Procédé inversible pour les diapositives en couleurs

Comme il a été expliqué, le rouge plus le cyan, comme le vert plus le magenta, ou le bleu plus le jaune donnent du blanc. Par conséquent, on obtient le cyan par soustraction de la lumière rouge à la lumière blanche. On peut ainsi considérer la lumière cyan comme la soustraction du rouge, le magenta comme la soustraction du vert, le jaune comme la soustraction du bleu.

Un film positif, ou inversible, est constitué d'une superposition de trois couches d'émulsion, sensibles chacune aux bandes rouges, vertes et bleues du spectre. Comme dans la méthode précédente, l'exposition et un premier développement aboutissent à la formation de trois clichés argentiques noirs et blancs superposés qui représentent les zones rouge, verte et bleue de l'image optique. Dans le procédé inversible, en revanche, on n'obtient pas d'image négative. On expose ensuite le film à la lumière d'une lampe, qui induit la formation d'une image latente dans les grains de sels d'argent non exposés auparavant, à savoir les grains de l'image optique qui n'avaient pas été affectés par les radiations rouges, vertes et bleues. On incorpore dans chacune des trois couches un copulant différent. À l'issue d'un second développement du film, on obtient une nouvelle série de trois images argentiques. Les copulants se transforment en teintures qui affectent la seconde série d'images formées (et non la première), en les colorant de la façon suivante : la couche sensible au rouge donne la couleur cyan (soustraction du rouge) ; la couche sensible au vert donne le magenta (soustraction du vert) ; et la couche sensible au bleu donne le jaune (soustraction du bleu).

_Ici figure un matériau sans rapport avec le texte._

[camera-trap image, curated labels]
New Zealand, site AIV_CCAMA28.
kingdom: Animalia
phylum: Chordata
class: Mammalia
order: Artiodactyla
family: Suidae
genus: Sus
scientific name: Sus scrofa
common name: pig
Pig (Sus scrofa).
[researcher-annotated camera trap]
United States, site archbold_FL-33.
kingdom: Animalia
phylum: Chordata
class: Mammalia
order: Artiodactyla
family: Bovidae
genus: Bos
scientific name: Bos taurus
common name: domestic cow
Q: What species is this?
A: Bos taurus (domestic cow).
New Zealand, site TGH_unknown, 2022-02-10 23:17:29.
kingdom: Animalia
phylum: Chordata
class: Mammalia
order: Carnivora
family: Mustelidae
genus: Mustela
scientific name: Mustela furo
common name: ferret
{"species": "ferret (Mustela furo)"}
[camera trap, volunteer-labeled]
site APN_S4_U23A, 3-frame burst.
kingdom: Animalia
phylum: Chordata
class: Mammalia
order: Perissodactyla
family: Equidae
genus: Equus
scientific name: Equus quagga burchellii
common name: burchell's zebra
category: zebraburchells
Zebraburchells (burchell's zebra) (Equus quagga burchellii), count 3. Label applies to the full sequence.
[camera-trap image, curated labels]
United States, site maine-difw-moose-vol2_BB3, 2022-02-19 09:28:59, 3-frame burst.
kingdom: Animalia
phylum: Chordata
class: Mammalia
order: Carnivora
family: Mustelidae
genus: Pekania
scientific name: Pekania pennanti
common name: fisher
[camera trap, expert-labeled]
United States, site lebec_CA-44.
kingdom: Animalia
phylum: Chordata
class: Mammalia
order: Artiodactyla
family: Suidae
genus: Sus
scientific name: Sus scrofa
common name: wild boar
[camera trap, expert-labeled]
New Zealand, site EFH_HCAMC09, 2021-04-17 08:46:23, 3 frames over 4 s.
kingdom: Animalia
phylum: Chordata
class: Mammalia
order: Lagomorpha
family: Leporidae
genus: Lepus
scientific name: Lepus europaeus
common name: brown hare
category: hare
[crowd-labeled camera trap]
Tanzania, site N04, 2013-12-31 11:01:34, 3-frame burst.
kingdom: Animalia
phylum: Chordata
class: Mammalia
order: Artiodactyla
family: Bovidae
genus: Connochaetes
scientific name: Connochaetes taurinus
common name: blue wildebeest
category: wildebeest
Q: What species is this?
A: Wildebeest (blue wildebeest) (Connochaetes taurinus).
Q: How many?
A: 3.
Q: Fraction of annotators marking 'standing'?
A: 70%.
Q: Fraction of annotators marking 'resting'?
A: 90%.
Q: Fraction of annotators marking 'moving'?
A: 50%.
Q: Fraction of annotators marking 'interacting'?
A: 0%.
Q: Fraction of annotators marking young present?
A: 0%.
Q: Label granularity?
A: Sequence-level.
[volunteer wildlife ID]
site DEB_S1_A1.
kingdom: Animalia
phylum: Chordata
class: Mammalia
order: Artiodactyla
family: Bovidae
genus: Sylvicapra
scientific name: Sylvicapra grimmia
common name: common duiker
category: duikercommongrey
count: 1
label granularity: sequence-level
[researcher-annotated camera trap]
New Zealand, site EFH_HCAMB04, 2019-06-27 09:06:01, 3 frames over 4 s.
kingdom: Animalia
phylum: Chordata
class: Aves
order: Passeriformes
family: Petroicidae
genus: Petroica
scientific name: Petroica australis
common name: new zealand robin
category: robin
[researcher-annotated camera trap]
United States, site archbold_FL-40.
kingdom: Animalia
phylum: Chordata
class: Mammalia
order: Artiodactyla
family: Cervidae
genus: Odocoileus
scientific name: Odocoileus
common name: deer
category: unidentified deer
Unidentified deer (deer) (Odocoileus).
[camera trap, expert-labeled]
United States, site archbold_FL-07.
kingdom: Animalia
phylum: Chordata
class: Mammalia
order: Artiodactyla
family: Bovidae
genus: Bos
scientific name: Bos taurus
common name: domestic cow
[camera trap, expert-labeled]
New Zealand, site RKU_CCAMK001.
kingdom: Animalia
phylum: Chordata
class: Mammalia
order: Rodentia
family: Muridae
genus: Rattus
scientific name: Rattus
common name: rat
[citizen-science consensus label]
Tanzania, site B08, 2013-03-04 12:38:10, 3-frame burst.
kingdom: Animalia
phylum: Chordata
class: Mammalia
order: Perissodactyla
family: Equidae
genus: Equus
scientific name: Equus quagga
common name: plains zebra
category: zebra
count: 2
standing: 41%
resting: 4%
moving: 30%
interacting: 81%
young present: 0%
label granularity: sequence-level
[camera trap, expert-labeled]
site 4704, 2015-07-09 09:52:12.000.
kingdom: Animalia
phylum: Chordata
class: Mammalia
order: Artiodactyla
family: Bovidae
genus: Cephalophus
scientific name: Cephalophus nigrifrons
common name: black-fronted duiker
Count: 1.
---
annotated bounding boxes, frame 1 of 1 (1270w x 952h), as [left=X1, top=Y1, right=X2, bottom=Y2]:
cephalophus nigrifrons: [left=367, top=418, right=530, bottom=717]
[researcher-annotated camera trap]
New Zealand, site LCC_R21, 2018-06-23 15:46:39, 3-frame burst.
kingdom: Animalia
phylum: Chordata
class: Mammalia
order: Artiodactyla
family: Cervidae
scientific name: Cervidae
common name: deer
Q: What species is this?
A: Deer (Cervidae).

Après blanchiment et rinçage des deux séries d'images argentiques seules subsistent les teintures transparentes. Dans une zone où l'image optique était rouge, il s'est formé un dépôt noir dans la zone sensible au rouge ; ce dépôt a disparu après blanchiment et rinçage. La couche sensible au vert de la seconde série d'images argentiques est colorée par soustraction du vert, et seule cette couleur subsiste après le blanchiment ; il en est de même pour le bleu. Quand on projette une lumière blanche à travers une diapositive, les teintures de soustraction des rayonnements verts et bleus éliminent les composants bleus et verts de la lumière blanche, ne laissant que le rouge. On obtient ainsi une reproduction du rouge original de l'image optique. Il suffit d'appliquer la même technique aux zones vertes et bleues de l'image optique pour obtenir la diapositive finale.

La conservation des films

Le film photographique ou cinématographique doit être mis à l'abri de la chaleur et de l'humidité. Sous un climat tempéré, la pellicule noir et blanc se conserve au moins deux ans après sa fabrication. Une date limite, à ne pas dépasser, est mentionnée par le fabricant ; néanmoins, celle-ci peut être reculée d'au moins 6 mois si le film a été stocké dans de bonnes conditions. La pellicule en couleurs demande toutefois des conditions de conservation plus strictes et plus limitées dans le temps ; il est recommandé, pour de longues périodes, de stocker le film dans un réfrigérateur (température idéale : + 4 °C). L'utilisation du film périmé se traduit, pour le noir et blanc, par une perte de sensibilité et de contraste, et, pour la couleur, par une dominante verdâtre.